* ÜBUNGSTEXT:
Schwedische Erzbischöfin sprach im Martin-Luther-Forum über Weltverantwortung

GLADBECK – Für Schwedens Erzbischöfin Antje Jackelén sind Reformation und Weltverantwortung untrennbar verbunden. Rechtfertigung und Gerechtigkeit gehörten zusammen, erklärte die Erzbischöfin der Schwedischen Kirche. Wer an Rechtfertigung glaube, werde auch daran interessiert sein, dass es in der Welt so gerecht wie möglich zugehe, sagte die promovierte Theologin vor rund 250 Gästen des Sommerempfangs im Martin-Luther-Forum in Gladbeck. „Es geht um Bildung, um Freiheit, ums Fürchten, ums Verstehen und um Hoffnung“, konkretisierte Jackelén die christlichen Verantwortungsbereiche.

* ARBEITSAUFTRÄGE:
1. Zählen Sie alle christlichen Verantwortungsbereiche auf, die Jackelén im wörtlichen Zitat des Übungstextes nennt.
2. Geben Sie aus dem Übungstext den Abschnitt zwischen „Schwedische Erzbischöfin sprach“ und „die christlichen Verantwortungsbereiche.“ einschließlich wörtlich wieder.

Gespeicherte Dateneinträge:
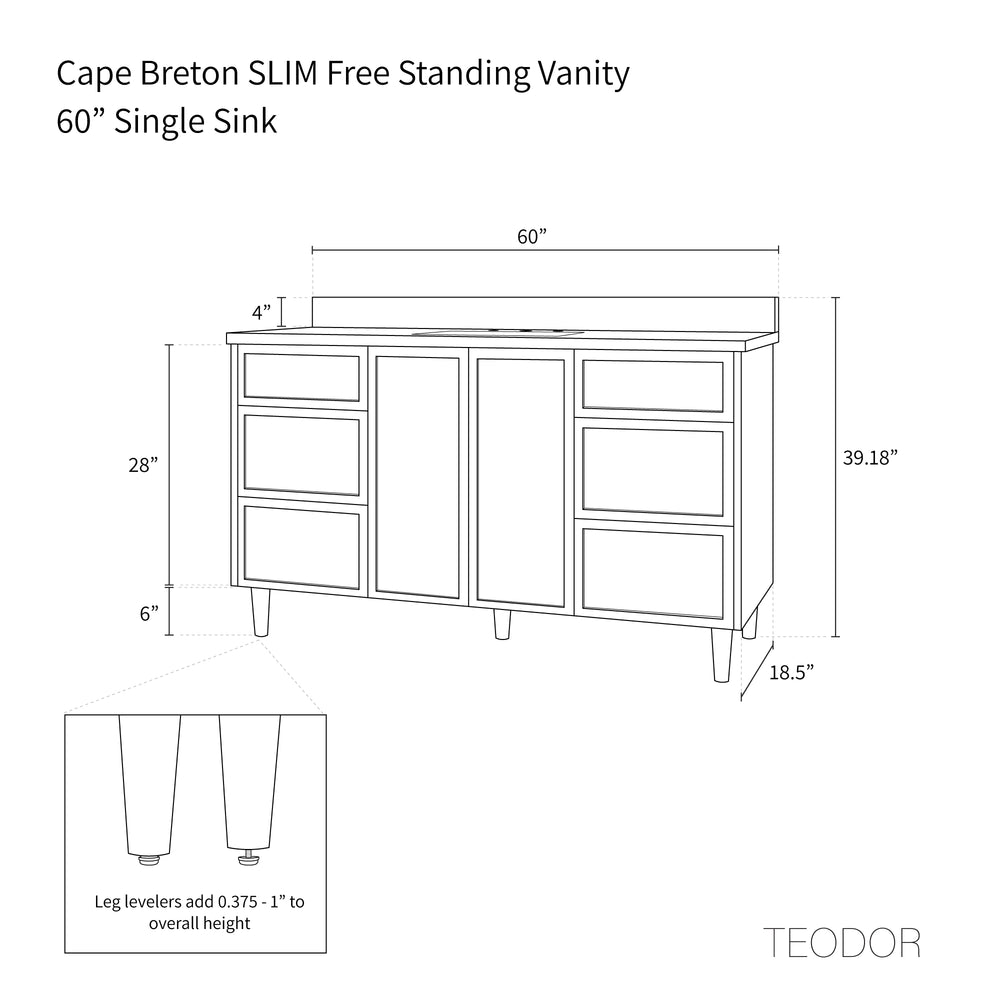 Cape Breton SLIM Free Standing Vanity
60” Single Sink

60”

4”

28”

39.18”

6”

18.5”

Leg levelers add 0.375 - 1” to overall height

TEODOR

---

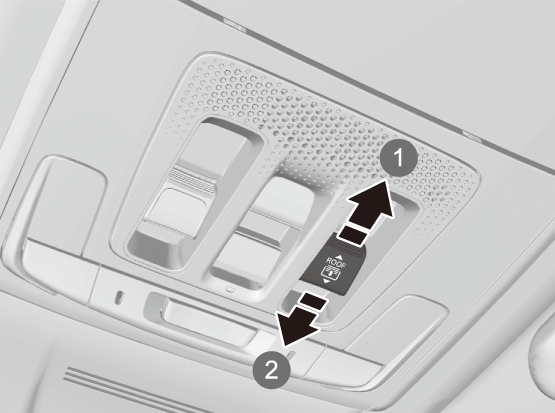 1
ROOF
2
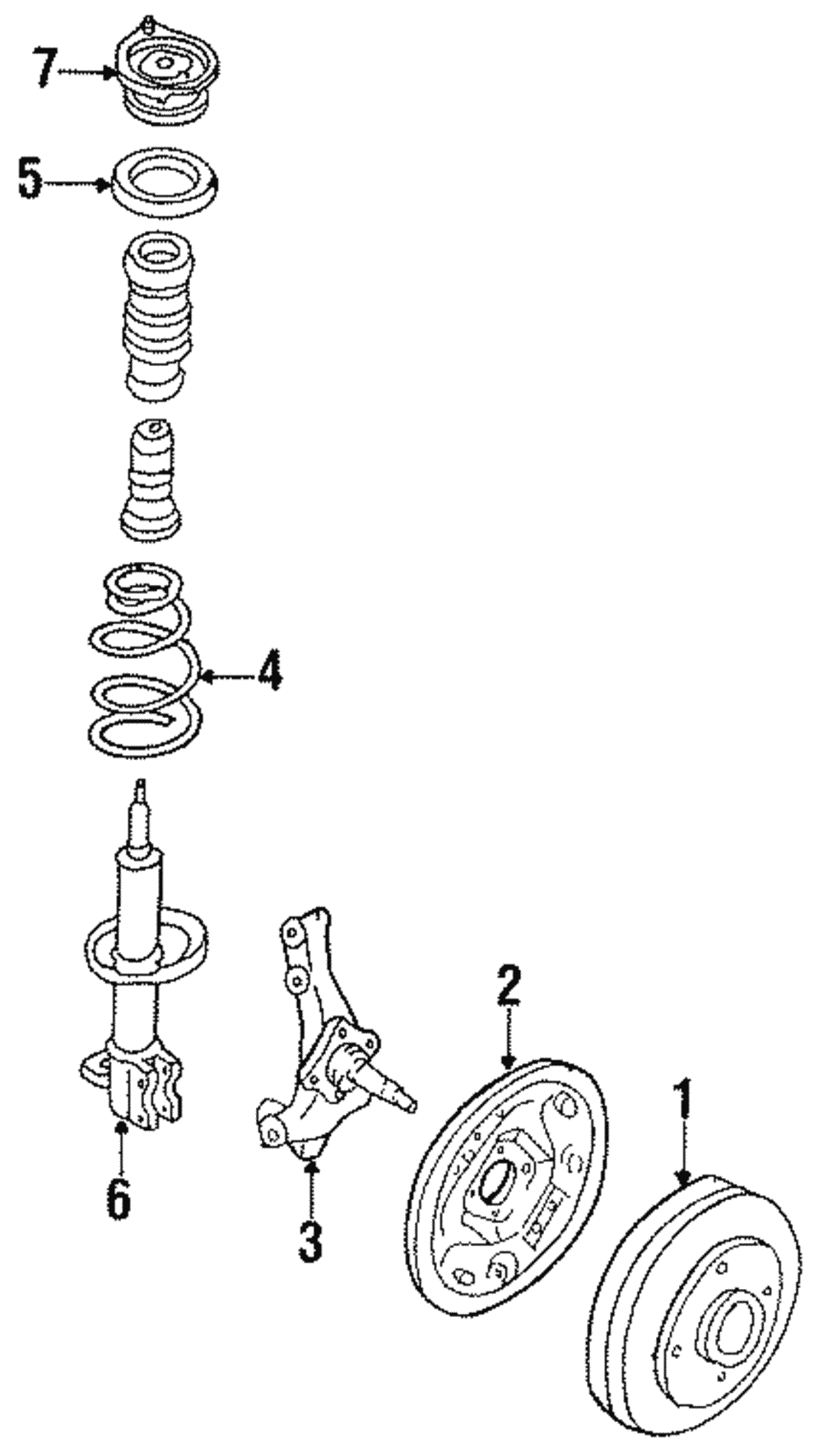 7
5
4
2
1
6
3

* IHRE ANTWORTEN:
1. Bildung, Freiheit, Fürchten, Verstehen, Hoffnung

2.
Schwedische Erzbischöfin sprach im Martin-Luther-Forum über Weltverantwortung

GLADBECK – Für Schwedens Erzbischöfin Antje Jackelén sind Reformation und Weltverantwortung untrennbar verbunden. Rechtfertigung und Gerechtigkeit gehörten zusammen, erklärte die Erzbischöfin der Schwedischen Kirche. Wer an Rechtfertigung glaube, werde auch daran interessiert sein, dass es in der Welt so gerecht wie möglich zugehe, sagte die promovierte Theologin vor rund 250 Gästen des Sommerempfangs im Martin-Luther-Forum in Gladbeck. „Es geht um Bildung, um Freiheit, ums Fürchten, ums Verstehen und um Hoffnung“, konkretisierte Jackelén die christlichen Verantwortungsbereiche.